Line by line, transcribe the data below exactly and pass over the images.
----- Given data
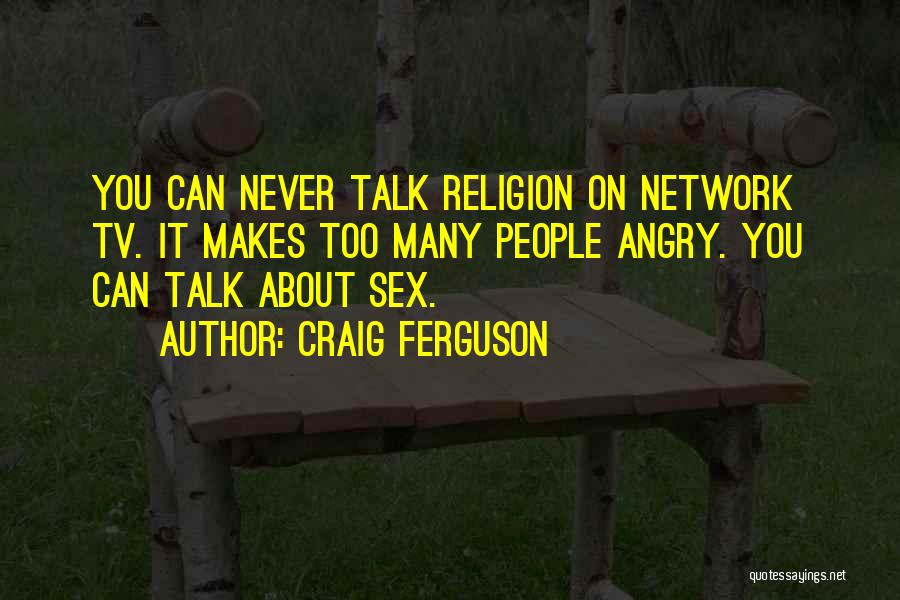 Craig Ferguson Quotes 1587327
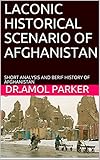 LACONIC HISTORICAL SCENARIO OF AFGHANISTAN: SHORT ANALYSIS AND BERIF HISTORY OF AFGHANISTAN (English Edition)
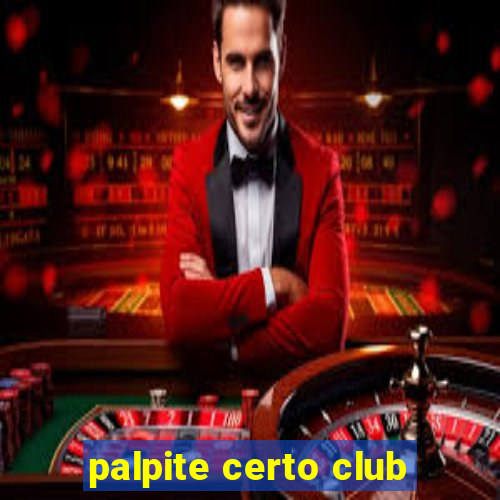 palpite certo club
----------
▸ **Exercise response**
 Craig Ferguson Quotes 1587327
 LACONIC HISTORICAL SCENARIO OF AFGHANISTAN: SHORT ANALYSIS AND BERIF HISTORY OF AFGHANISTAN (English Edition)
 palpite certo club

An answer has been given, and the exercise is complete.